Vaccination is one of the transformative advances of the last century, allowing prevention of infection with a single dose. However, vaccines for diseases that continue to challenge public health must induce immune responses that are not only potent, but that exhibit tunable features such as polarizing responses toward cell- mediated or antibody-mediated immunity, promoting immunological memory over effector response, or directing immune cells to target tissue. Adjuvants could help deliver this control by activating specific immune pathways, or sets of pathways, that define how antigens are responded to. Toll-like receptor agonists (TLRas), for example, are a growing class of adjuvants that activate stimulatory pathogen-sensing pathways triggered by molecular patterns uncommon in humans, but common in pathogens. Many new studies confirm multifunctional or combination adjuvants able to activate several TLR pathways drive synergistic responses pre-clinically and clinically. However, adjuvant design has historically been dominated by empirical approaches. Thus, new strategies that simplify vaccine composition and create modular platforms for delivery of multiple adjuvants could generate insight into how adjuvants control the nature of immune function, individually or in concert. Biomaterials hold great potential along these lines because these materials offer the ability to deliver multiple cargos. However, many materials ? polymer particles, for example ? exhibit intrinsic features that can activate inflammatory pathways even in the absence of other immune cues. This feature can be harnessed in vaccination, but also hinders rational design because the role of each vaccine component is clouded by the intrinsic effects of the carrier. Materials that offer features of biomaterials ? such as co-delivery ? but that improve the modularity and definition of vaccines could provide new knowledge of how combination adjuvants polarize immunity and inform the design of a new generation of vaccines that elicit tunable responses. Toward this goal, we designed a new class of vaccine based on polyelectrolyte multilayers (PEMs) assembled entirely from immune signals. These immune-PEMs (iPEMs) are electrostatically self-assembled from peptide antigens and polyionic TLRas that serve as molecular adjuvants. In this project we will test the hypothesis that juxtaposition of antigens and TLRas in iPEMs can be used to program specific features of antigen-specific immunity.

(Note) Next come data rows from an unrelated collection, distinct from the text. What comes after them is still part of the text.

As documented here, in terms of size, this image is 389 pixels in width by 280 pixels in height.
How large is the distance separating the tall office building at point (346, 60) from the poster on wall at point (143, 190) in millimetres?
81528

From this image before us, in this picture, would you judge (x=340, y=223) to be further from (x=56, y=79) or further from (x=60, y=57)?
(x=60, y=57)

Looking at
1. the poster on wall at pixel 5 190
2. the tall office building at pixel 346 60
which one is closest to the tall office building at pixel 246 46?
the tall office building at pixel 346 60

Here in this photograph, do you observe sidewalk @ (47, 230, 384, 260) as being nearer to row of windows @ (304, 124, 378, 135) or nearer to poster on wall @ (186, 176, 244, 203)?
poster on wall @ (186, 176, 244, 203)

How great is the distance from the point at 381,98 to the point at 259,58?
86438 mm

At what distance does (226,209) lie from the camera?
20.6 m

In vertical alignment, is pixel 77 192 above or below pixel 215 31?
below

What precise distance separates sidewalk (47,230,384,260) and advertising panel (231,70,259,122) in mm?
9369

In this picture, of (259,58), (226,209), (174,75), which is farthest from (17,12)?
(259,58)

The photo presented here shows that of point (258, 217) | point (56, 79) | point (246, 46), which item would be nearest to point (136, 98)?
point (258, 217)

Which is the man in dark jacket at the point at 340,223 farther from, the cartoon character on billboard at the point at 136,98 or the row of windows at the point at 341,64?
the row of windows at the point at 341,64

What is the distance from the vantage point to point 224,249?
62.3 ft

The specific aims are: 1) test if TLRa composition in iPEM correlates to in vitro TLR signaling & polarizes DC/T cell function, 2) test if iPEMs polarize T and B cell function depending on TLRas type and composition in iPEMs, 3) determine how iPEM composition drives local reorganization of LNs & changes in T cell migration, 4) use melanoma as a test bed to assess the efficacy of iPEMs as a function of TLRa combination. Importantly, we will benchmark these materials against potent biomaterial vaccines carriers, and against clinically-relevant adjuvants. Our work will generate new knowledge of how the juxtaposition and combination of antigens and adjuvants promote and polarize immunity, contributing new insight to support more rational vaccine design strategies.

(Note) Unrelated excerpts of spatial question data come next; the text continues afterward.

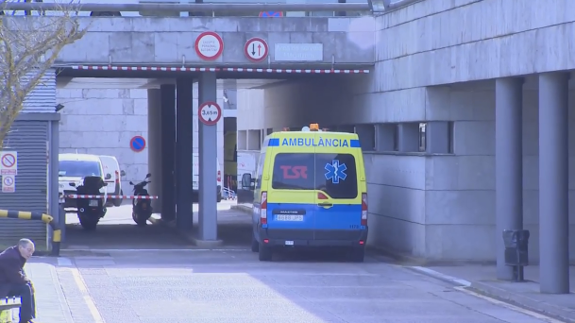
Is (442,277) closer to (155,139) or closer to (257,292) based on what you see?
(257,292)

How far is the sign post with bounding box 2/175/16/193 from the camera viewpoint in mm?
20969

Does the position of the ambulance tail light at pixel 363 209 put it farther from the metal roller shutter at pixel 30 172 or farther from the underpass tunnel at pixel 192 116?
the metal roller shutter at pixel 30 172

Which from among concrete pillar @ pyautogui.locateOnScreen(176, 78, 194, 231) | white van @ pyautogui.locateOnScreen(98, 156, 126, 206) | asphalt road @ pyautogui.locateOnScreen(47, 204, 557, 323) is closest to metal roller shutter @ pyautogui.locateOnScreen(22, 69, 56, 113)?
asphalt road @ pyautogui.locateOnScreen(47, 204, 557, 323)

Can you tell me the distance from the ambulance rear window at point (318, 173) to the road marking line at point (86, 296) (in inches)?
155

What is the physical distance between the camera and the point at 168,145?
30844mm

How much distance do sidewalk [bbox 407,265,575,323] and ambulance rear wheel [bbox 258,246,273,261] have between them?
260 cm

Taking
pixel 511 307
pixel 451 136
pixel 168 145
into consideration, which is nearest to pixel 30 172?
pixel 451 136

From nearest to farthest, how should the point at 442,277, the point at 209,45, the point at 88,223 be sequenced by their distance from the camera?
the point at 442,277
the point at 209,45
the point at 88,223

Vaccines could play a transformative role in preventing and treating diseases ranging from infectious pathogens to cancer because these technologies harness the specificity of the immune system to clear pathogens without targeting the body's own cells. To realize these goals, new understanding of adjuvants ? molecules added to vaccines to enhance function ? is needed to support design of next-generation vaccines that elicit responses tailored for specific diseases. This project will combine natural biomaterials to create a simple nanotechnology platform that reveals how combination adjuvants work together, and how these powerful materials can be designed to elicit specific immune responses.